L'incident de Júlio Guerra (2 novembre 1982)
C’est le cas le plus spectaculaire et le mieux documenté des archives portugaises, souvent comparé à un véritable "dogfight" (combat tournoyant) asymétrique.
Le témoin et le vol : Júlio Miguel Guerra, un lieutenant de 29 ans et instructeur de vol chevronné, effectue un vol en solo à bord d'un avion d'entraînement De Havilland Chipmunk. Il vole à environ 5 000 pieds (1 500 mètres) près de Torres Vedras, au nord de Lisbonne.
La rencontre : Guerra repère un objet métallique en forme de soucoupe ou de "deux bols superposés", entouré d'une bande centrale. L'engin se met à tourner autour de son avion à une vitesse phénoménale.
Le harcèlement en plein vol : Pendant près de 15 à 20 minutes, l'OVNI encercle le Chipmunk de Guerra, effectuant des manœuvres verticales et horizontales impossibles pour la technologie humaine. Guerra tente de s'éloigner, mais l'objet maintient une distance constante, comme s'il jouait avec lui ou l'étudiait.
Témoins multiples en vol : En détresse, Guerra appelle par radio la base aérienne de Sintra. Deux autres pilotes militaires à bord de deux avions de chasse Cessna T-37, les lieutenants Carlos Garcês et António Gomes, sont déroutés pour lui porter assistance. En arrivant sur zone, ils observent eux aussi distinctement l'objet en train de harceler le petit avion de Guerra.
Le dossier technique : Le rapport déclassifié comprend les enregistrements radio de la tour, les rapports médicaux post-vol (Guerra était en état de choc émotionnel intense mais lucide) et une expertise aéronautique concluant qu'aucun appareil connu en 1982 ne pouvait se déplacer ainsi.

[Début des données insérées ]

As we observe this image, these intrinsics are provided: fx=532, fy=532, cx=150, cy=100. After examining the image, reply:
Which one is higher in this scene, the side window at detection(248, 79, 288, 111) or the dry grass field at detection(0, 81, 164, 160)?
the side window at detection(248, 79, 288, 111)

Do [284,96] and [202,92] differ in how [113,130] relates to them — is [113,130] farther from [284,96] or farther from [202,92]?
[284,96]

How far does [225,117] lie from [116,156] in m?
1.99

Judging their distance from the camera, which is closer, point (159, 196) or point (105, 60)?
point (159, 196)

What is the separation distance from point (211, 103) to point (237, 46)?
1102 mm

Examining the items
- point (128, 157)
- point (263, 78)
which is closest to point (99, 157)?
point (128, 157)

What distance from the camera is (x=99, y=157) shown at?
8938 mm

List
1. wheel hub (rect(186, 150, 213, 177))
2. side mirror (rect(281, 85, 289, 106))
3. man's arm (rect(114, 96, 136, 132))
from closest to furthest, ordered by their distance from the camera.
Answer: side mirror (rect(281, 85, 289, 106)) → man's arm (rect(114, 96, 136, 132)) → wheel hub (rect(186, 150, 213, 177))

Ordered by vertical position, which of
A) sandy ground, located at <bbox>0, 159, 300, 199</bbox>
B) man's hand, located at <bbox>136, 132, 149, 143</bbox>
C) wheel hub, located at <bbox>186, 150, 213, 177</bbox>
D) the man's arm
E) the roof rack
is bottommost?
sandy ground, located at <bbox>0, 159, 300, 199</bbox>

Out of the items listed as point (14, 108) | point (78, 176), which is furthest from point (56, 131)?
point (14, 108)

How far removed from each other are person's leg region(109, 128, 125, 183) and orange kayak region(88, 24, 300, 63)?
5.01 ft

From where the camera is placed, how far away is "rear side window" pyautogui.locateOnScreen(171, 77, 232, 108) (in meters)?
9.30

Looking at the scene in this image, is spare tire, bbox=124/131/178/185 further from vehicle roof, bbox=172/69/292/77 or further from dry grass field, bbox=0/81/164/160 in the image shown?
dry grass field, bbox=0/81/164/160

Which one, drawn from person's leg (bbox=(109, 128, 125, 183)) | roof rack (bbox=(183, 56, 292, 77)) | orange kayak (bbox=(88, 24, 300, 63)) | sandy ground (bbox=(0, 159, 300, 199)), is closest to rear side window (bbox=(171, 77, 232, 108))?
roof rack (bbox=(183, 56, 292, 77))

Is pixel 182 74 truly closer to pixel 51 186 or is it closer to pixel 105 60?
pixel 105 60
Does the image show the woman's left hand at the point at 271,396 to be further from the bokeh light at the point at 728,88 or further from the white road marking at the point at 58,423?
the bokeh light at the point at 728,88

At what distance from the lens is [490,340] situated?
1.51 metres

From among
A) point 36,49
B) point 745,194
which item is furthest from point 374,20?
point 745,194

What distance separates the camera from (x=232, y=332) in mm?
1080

2. L'incident radar-visuel d'Ota (17 novembre 1959)
Ce dossier, classé "secret absolu" pendant des décennies, était le pendant parfait de l'incident de Lemos Ferreira (1957) car il apportait, cette fois, la preuve matérielle qui manquait au général.
Le contexte : À peine deux ans après l'observation visuelle de Lemos Ferreira, la base aérienne d'Ota (la même base) est mise en alerte.
La double confirmation (Radar + Visuel) : Les opérateurs du tout nouveau système radar de la base détectent un écho d'une taille anormale stationnaire à haute altitude, se déplaçant parfois à des vitesses hypersoniques instantanées.
La confirmation optique : Pour valider l'écho radar, la tour de contrôle utilise des télescopes de repérage et confirme la présence d'un objet hautement lumineux, changeant de couleur, exactement aux coordonnées fournies par les écrans radars.
L'intérêt du dossier : C'est ce rapport précis qui a convaincu l'état-major portugais de l'époque que les pilotes ne souffraient pas d'hallucinations en 1957. Les données physiques chiffraient des accélérations instantanées qui balayaient l'hypothèse de ballons ou de météores.